- [TEXT SECTION]
Theorem $1$: Suppose $\operatorname{gcd}(a,b)=1$ and $c \ge (a-1)(b-1)$. Then $ax+by=c$ has a non-negative solution, that is, one in which both $x$ and $y$ are non-negative integers.


Proof of Theorem $1$:
Since $gcd(a,b)=1$, we have some $(u,v)$ so that $au+bv=1$. The set of all solutions to $ax+by=c$ is $\{ (cu+bk,cv-ak) : k \in Z \}$. Thus, we have a non-negative solution $(x,y)$, i.e. one in which both $x$ and $y$ are non- negative, precisely when there is an integer $k$ so that $k >= -cu/b$ (so that $cu+bk >= 0$) and $k <= cv/a$ (so that $cv-ak >= 0$). Thus, $ax+by=c$ has a non-negative iff there is an integer in $[-cu/b,cv/a]$.

Suppose there is no integer in this interval. This means that it must be contained in some interval $(j,j+1)$. Since $cu$ and $cv$ are integers, we must have $$ -cu/b-j >= 1/b\tag{1a} $$ and $$ j+1-cv/a >= 1/a\tag{1b} $$ Adding $(1a)$ and $(1b)$ and multiplying by $ab$ gives $$ ab-cau-cbv >= a+b\tag{1c} $$ Since $au+bv=1$, $(1c)$ becomes $$ c <= ab-a-b\tag{1d} $$ Therefore, if $c >= ab-a-b+1 = (a-1)(b-1)$, then there is a non-negative solution $(x,y)$ to $ax+by=c$. $$\square$$


Theorem $2$: Suppose $\operatorname{gcd}(a,b)=1$, $0 < c < ab$, and neither $a|c$ nor $b|c$. Then one and only one of $$ ax+by=c\tag{2a} $$ and $$ ax+by=ab-c\tag{2b} $$ has a non-negative solution.

- [DATA EXTRACT]
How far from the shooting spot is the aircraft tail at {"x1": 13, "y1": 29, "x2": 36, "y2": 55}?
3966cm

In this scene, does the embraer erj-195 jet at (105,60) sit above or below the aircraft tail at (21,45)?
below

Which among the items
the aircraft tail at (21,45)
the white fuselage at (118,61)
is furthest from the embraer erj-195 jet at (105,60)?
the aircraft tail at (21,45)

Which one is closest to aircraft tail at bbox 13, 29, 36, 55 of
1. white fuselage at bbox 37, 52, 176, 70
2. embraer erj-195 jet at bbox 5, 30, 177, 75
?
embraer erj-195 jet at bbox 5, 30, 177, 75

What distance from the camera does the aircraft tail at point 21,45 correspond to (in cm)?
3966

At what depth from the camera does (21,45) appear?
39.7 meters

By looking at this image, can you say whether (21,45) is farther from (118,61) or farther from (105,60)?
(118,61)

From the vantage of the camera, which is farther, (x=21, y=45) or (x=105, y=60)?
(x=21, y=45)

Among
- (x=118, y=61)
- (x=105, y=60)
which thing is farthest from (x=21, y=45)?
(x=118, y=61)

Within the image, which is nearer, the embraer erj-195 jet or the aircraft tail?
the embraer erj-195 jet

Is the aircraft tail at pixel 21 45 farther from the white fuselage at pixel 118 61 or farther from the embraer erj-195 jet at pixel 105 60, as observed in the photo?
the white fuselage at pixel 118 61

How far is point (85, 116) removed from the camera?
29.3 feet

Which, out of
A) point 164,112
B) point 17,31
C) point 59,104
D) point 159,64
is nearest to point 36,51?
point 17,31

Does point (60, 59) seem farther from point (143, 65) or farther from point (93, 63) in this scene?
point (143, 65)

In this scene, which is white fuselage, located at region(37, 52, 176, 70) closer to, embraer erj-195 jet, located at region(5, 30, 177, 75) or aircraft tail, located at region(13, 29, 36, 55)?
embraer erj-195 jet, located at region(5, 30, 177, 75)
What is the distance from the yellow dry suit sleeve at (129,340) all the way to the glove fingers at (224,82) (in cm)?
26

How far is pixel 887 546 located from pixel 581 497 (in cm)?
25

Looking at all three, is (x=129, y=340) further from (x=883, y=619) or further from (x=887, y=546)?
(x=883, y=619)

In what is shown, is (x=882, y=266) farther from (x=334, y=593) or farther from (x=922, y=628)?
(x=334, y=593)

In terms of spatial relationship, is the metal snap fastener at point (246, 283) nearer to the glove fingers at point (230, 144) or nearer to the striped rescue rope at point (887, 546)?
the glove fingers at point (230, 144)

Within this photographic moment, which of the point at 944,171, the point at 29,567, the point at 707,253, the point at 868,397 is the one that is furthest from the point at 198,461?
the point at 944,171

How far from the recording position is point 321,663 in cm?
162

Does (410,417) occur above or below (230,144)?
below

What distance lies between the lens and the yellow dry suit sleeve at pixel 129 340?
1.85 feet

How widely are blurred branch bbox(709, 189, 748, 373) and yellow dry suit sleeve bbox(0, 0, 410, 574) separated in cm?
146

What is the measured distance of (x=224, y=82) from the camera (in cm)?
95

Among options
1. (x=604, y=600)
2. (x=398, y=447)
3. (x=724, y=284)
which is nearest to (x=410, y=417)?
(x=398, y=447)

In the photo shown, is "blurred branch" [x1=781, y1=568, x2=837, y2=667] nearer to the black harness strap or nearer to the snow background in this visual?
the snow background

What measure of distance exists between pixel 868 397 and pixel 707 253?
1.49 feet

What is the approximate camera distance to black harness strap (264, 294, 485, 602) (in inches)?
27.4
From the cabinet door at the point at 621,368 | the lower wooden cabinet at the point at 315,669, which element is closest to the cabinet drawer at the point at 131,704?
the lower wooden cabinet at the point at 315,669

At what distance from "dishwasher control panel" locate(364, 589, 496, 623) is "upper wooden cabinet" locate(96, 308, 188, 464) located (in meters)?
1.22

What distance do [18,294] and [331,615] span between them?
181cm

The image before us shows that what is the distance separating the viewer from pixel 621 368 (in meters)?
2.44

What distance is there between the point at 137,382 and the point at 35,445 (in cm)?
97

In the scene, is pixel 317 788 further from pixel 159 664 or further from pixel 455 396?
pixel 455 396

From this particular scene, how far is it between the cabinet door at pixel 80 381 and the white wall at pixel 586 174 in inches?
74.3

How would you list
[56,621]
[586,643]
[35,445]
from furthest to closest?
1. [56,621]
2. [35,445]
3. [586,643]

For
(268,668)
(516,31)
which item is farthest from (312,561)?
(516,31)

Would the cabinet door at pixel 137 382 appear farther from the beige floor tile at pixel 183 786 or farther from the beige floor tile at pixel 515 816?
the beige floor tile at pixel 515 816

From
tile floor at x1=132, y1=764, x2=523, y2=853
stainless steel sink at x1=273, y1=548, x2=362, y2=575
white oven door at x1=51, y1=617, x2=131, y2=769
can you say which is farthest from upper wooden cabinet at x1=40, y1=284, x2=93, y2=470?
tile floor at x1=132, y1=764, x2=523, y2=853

- [GIVEN REQUEST A] Please translate the sentence "Suppose there is no integer in this interval." from the number theory text into Spanish.
- [GIVEN REQUEST B] Show each line of the entries that contains the word "tile".

- [WRITTEN REPLY A] Supongamos que no hay ningún entero en este intervalo.

- [WRITTEN REPLY B]
Would the cabinet door at pixel 137 382 appear farther from the beige floor tile at pixel 183 786 or farther from the beige floor tile at pixel 515 816?
the beige floor tile at pixel 515 816
tile floor at x1=132, y1=764, x2=523, y2=853
tile floor at x1=132, y1=764, x2=523, y2=853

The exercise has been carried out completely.